- TEXTO DE LEITURA:
• • • • •

A cada ano, o Superior Tribunal de Justiça (STJ) recebe centenas de milhares de recursos especiais. Porém, apenas uma fração disso é julgada.
Isso porque o Novo Código de Processo Civil, de 2015, consolidou a função da corte como um tribunal de precedentes, não uma terceira instância de revisão.
Essa mudança de paradigma estreitou o funil de acesso a Brasília e tornou o manejo do recurso especial uma tarefa que exige técnica e precisão quase cirúrgica.
O que é recurso especial
O recurso especial (REsp) é um instrumento processual destinado ao Superior Tribunal de Justiça. Sua finalidade não é a reanálise de fatos ou provas do processo, mas a uniformização da interpretação da legislação federal em todo o território brasileiro.
Sua natureza é extraordinária, o que significa que não se presta a corrigir eventuais injustiças da decisão, mas a zelar pela correta aplicação e vigência da lei federal.
A base para essa restrição está na Súmula 7 do STJ, que veda o reexame do conjunto fático-probatório em sede de recurso especial.
Assim, o advogado deve construir sua tese recursal com base, de forma exclusiva, em questões de direito.
Ou seja, a pergunta a ser respondida pelo STJ não é “quem tem razão nos fatos?”, mas sim “o tribunal de origem aplicou corretamente a lei federal?”.

• • • • •

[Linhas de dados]
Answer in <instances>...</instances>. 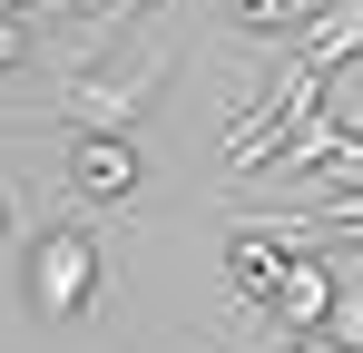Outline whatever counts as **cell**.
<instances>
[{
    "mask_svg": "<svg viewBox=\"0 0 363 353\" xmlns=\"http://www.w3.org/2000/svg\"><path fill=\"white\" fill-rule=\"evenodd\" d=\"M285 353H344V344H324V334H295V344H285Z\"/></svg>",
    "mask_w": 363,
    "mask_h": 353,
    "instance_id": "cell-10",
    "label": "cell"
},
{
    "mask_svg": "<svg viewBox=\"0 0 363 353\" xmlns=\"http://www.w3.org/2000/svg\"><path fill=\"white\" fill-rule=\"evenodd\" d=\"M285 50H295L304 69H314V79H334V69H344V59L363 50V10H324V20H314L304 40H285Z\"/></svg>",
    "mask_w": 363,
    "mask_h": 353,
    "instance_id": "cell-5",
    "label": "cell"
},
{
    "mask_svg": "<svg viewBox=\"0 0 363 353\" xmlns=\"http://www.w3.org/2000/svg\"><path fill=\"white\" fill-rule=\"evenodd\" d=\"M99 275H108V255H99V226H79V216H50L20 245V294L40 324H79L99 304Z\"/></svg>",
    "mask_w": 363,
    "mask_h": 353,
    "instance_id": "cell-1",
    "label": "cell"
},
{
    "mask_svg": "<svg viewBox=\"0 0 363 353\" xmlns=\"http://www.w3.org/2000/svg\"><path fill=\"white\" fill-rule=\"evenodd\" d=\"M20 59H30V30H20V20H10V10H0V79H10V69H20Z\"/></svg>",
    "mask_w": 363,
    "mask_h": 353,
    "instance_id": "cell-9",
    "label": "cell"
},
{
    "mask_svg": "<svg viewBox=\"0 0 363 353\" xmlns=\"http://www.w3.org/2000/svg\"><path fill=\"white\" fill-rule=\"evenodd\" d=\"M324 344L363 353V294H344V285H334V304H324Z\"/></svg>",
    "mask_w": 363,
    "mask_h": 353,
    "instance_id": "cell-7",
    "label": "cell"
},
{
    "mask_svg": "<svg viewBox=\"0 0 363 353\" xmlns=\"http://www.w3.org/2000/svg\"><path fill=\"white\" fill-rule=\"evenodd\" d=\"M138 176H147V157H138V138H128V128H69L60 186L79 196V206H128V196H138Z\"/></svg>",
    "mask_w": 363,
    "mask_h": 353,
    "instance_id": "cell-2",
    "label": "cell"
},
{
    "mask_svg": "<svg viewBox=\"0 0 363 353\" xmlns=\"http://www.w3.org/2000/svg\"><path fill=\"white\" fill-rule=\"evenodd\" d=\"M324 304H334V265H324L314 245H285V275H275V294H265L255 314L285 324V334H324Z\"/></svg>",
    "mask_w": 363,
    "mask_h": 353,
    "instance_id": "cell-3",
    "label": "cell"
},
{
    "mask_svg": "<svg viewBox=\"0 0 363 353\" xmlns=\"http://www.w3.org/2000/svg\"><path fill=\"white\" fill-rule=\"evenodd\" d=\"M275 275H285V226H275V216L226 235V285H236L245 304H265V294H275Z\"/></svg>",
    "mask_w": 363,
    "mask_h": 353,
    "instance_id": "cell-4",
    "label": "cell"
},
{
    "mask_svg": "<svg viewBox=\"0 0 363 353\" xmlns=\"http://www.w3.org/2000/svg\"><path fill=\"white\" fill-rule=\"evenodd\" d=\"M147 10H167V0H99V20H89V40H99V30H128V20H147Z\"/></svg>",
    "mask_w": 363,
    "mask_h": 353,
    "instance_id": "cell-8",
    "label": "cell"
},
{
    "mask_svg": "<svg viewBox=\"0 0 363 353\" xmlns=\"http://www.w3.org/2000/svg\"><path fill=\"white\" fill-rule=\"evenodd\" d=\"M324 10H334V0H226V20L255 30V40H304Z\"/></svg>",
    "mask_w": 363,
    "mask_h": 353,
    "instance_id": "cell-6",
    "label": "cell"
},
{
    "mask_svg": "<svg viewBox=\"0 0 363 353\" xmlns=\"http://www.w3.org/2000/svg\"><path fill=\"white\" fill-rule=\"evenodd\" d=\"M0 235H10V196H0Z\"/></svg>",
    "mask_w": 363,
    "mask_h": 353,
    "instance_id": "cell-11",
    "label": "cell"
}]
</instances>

• • • • •

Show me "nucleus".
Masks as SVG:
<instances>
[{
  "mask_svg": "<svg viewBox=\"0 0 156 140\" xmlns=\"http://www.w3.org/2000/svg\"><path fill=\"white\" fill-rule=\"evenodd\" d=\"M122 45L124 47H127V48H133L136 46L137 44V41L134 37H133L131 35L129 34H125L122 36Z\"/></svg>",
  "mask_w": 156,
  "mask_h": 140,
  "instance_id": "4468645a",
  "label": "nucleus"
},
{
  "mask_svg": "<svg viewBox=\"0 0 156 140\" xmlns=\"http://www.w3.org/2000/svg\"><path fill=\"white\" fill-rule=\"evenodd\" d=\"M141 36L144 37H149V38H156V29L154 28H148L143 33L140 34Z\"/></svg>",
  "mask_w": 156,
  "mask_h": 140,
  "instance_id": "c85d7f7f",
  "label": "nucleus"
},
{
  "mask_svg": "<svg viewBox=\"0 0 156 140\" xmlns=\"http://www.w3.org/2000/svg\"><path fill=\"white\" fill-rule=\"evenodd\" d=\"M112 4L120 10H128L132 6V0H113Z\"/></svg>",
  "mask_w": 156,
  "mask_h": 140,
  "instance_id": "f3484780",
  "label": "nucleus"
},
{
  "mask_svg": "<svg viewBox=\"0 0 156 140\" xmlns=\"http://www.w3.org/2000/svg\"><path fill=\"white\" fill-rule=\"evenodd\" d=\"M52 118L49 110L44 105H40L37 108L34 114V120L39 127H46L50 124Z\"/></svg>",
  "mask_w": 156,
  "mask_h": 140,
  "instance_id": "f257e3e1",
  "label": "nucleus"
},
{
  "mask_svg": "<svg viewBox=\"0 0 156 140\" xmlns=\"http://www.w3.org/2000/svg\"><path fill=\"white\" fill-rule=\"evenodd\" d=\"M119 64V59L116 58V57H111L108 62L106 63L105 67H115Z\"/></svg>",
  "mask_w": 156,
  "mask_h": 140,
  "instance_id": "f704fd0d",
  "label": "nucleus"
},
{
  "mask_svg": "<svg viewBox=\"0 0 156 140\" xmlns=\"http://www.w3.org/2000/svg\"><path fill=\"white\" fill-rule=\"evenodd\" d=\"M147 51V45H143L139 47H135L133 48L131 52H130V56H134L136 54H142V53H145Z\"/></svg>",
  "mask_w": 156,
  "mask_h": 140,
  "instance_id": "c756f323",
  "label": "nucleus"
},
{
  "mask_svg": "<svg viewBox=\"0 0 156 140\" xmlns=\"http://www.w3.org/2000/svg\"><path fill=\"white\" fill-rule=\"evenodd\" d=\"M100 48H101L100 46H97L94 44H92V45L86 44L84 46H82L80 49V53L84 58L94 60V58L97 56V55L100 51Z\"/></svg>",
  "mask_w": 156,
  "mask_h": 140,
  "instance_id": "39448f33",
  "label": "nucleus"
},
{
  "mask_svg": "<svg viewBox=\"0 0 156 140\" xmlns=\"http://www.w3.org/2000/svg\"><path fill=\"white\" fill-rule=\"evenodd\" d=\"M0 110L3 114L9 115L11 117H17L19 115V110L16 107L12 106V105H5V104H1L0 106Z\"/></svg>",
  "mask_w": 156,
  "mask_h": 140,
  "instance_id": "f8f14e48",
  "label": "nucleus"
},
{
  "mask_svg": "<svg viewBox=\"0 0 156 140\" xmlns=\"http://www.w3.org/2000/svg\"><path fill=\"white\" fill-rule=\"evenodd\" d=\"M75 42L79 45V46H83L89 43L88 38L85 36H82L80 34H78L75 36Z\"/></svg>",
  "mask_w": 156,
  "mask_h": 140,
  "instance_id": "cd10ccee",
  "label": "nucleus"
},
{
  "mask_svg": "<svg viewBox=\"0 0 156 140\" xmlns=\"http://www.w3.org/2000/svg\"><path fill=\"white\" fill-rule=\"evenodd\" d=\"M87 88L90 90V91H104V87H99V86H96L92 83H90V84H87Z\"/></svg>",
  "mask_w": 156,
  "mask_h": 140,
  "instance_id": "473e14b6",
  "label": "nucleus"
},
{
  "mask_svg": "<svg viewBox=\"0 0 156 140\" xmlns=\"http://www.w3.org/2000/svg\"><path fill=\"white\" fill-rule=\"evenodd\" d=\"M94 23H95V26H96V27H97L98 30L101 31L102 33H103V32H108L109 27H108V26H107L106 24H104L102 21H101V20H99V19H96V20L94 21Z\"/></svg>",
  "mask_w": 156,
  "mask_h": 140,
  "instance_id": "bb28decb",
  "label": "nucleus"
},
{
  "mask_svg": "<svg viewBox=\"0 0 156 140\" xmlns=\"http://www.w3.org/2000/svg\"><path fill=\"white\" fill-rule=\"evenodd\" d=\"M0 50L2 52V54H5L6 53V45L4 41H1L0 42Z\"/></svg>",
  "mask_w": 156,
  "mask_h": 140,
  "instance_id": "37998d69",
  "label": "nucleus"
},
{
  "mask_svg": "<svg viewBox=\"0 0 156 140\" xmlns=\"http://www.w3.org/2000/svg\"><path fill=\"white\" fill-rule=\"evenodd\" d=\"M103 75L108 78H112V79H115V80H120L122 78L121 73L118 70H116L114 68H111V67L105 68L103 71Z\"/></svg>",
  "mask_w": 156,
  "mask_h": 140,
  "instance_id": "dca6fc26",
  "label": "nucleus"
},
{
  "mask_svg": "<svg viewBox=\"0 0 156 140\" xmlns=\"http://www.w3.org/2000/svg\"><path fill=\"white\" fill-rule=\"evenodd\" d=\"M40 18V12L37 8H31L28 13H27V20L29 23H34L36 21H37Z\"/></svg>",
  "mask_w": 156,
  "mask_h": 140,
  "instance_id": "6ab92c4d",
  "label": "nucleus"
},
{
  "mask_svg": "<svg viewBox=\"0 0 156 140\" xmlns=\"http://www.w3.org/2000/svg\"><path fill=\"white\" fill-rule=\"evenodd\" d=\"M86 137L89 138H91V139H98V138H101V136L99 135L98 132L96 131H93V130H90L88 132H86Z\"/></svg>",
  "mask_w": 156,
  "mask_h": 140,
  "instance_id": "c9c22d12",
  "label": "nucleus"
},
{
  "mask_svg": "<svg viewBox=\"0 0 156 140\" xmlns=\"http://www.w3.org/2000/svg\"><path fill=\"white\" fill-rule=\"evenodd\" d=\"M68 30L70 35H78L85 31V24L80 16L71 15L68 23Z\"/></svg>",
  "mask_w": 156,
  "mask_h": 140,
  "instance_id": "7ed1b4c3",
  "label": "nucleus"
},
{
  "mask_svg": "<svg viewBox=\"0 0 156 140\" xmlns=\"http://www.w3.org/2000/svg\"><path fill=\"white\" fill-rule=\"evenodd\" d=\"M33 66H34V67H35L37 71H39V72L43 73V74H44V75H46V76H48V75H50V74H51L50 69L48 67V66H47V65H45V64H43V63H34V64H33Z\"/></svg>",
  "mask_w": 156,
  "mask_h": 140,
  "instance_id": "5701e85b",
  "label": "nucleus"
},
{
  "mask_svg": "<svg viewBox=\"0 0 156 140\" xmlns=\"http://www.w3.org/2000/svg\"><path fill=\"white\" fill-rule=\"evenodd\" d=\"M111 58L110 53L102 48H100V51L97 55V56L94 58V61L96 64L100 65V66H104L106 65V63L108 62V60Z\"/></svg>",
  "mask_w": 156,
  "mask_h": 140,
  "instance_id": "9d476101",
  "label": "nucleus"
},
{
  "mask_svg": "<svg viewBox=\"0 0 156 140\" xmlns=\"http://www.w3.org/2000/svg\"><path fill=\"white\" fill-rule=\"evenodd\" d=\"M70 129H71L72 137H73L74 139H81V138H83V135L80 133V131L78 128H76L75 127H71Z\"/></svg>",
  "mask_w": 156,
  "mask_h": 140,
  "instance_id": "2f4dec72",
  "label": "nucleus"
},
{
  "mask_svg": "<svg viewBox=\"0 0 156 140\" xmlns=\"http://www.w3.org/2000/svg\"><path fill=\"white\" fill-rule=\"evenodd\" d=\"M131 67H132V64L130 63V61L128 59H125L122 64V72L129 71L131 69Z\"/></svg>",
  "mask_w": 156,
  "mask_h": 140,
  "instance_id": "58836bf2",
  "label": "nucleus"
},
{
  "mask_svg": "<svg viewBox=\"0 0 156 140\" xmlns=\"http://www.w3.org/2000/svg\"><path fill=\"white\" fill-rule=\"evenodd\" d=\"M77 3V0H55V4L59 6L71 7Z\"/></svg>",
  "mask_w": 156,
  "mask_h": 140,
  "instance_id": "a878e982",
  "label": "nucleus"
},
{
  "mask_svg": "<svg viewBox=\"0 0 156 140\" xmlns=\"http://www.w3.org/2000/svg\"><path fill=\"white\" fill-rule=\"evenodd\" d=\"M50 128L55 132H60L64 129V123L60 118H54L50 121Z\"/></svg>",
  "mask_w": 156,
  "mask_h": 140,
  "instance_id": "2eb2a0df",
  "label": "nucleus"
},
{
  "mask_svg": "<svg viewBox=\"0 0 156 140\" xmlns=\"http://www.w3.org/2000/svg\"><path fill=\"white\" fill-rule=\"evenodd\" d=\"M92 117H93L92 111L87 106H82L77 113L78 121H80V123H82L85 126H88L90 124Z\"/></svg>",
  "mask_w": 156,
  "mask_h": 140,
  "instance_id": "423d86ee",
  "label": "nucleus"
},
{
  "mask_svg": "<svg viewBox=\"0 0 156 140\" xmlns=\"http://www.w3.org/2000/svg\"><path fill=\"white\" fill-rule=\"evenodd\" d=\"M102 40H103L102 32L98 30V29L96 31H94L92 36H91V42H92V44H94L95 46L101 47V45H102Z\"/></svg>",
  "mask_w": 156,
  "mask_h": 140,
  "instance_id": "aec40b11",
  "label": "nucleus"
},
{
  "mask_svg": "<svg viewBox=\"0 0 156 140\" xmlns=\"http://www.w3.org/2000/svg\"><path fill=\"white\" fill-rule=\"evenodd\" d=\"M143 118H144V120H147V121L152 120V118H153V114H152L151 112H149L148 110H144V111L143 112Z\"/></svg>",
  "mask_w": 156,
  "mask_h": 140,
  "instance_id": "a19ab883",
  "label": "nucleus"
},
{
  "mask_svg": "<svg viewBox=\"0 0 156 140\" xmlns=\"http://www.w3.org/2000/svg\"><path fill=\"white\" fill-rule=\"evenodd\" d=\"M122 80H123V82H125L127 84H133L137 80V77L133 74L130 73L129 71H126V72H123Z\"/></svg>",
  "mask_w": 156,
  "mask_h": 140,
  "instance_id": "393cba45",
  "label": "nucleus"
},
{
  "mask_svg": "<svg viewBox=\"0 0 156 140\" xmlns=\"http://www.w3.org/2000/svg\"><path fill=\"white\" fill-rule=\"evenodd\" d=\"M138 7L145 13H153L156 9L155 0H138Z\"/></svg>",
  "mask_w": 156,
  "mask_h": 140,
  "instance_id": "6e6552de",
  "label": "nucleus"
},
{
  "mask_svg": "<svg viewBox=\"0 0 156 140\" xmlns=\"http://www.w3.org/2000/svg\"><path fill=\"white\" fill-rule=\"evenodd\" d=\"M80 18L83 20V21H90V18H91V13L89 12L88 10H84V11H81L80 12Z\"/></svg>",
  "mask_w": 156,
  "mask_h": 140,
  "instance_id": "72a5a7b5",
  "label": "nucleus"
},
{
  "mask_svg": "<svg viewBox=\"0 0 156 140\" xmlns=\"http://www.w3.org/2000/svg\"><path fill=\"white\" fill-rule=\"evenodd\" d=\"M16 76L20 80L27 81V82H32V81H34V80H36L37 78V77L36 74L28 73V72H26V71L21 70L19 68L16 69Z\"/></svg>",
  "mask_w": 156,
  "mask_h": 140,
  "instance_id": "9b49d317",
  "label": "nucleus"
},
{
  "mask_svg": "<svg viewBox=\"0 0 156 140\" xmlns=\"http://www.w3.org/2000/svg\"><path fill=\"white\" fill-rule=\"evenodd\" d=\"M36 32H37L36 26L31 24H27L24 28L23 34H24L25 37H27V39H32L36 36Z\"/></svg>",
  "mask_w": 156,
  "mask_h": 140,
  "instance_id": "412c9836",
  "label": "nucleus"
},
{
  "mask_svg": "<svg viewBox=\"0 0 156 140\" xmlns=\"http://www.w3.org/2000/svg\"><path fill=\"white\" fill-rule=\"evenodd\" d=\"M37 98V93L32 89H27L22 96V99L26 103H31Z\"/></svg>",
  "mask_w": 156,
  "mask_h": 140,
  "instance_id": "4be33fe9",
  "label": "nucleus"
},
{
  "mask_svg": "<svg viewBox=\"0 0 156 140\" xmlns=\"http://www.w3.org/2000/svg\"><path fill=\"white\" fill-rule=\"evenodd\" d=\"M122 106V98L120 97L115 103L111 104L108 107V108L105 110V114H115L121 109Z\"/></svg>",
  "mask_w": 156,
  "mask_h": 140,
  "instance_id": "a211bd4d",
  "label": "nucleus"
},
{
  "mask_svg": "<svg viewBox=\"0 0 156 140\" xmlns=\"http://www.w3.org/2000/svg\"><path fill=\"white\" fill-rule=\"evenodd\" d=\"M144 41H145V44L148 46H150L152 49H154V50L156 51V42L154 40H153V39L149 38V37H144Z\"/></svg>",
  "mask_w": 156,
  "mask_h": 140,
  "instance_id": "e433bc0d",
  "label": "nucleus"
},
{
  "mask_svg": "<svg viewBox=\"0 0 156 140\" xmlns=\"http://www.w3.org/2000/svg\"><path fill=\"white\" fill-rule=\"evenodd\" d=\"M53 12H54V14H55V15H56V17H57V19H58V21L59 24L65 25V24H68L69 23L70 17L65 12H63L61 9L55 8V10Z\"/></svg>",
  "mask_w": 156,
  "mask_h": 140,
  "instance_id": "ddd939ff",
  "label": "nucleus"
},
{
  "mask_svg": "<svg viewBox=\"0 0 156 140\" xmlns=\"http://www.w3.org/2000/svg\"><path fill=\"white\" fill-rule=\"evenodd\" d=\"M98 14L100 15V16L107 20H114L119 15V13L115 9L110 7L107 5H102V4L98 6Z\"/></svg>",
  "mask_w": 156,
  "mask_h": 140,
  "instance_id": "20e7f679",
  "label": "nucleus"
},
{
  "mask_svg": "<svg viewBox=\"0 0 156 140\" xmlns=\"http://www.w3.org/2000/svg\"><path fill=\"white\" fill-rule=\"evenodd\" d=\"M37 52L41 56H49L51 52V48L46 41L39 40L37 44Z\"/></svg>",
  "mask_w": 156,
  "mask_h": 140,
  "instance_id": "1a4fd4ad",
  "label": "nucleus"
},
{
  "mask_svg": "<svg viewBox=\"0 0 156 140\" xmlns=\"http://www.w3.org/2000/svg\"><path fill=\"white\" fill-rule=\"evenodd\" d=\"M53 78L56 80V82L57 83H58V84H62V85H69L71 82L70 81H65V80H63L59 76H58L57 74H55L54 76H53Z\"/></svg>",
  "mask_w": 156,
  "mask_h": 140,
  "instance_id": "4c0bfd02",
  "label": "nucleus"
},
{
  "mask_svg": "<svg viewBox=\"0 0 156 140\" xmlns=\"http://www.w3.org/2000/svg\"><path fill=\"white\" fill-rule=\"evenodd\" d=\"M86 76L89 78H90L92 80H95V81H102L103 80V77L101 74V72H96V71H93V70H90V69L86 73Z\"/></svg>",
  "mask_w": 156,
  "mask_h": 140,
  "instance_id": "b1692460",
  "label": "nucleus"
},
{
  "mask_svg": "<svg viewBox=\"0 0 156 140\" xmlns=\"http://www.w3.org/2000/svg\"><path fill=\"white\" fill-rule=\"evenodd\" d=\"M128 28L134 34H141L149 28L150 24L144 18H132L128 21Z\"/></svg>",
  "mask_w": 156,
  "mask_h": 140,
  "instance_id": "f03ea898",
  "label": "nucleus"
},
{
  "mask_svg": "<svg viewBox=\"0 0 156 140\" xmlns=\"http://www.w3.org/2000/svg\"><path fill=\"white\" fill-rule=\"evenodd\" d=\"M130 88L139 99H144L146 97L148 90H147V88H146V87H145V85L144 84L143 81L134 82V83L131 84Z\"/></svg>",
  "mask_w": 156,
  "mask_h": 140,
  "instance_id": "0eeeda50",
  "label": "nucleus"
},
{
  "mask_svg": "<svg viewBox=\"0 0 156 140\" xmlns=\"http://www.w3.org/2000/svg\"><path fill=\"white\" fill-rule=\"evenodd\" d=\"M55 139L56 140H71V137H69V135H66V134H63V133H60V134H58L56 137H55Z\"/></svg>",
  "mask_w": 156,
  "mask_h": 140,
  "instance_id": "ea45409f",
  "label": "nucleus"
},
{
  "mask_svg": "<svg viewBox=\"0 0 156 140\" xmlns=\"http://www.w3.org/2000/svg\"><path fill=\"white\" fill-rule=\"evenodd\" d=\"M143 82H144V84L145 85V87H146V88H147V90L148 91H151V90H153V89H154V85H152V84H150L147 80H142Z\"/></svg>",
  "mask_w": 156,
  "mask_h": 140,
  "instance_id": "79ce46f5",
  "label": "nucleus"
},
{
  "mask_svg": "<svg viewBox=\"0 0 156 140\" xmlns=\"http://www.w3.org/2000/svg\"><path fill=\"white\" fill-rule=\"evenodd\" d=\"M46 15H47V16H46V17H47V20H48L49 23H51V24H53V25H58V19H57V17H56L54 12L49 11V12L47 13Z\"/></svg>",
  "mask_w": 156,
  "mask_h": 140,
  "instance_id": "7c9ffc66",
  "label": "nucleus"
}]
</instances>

• • • • •

- A TAREFA: Prossiga o texto sobre o recurso especial no STJ, começando logo após a última frase dele.

- RESPOSTA À TAREFA:
O REsp está previsto no Art. 105, inciso III, da Constituição Federal:
Art. 105. “Compete ao Superior Tribunal de Justiça:
(…)
III – julgar, em recurso especial, as causas decididas, em única ou última instância, pelos Tribunais Regionais Federais ou pelos tribunais dos Estados, do Distrito Federal e Territórios, quando a decisão recorrida:
a) contrariar tratado ou lei federal, ou negar-lhes vigência;
b) julgar válido ato de governo local contestado em face de lei federal;
c) der a lei federal interpretação divergente da que lhe haja atribuído outro tribunal”.
Quando cabe recurso especial
O cabimento do recurso especial é restrito às situações listadas no Art. 105, III, da Constituição. A decisão recorrida deve ser proferida em única ou última instância pelos Tribunais de Justiça dos estados (TJs) ou pelos Tribunais Regionais Federais (TRFs).
As hipóteses são as seguintes:
Contrariar tratado ou lei federal, ou negar-lhes vigência: esta é a hipótese mais comum. Ocorre quando a decisão do tribunal de origem aplica uma lei federal de forma errada (contrariedade) ou simplesmente se recusa a aplicá-la quando deveria (negativa de vigência). O recorrente precisa indicar de modo preciso qual dispositivo de lei federal foi violado.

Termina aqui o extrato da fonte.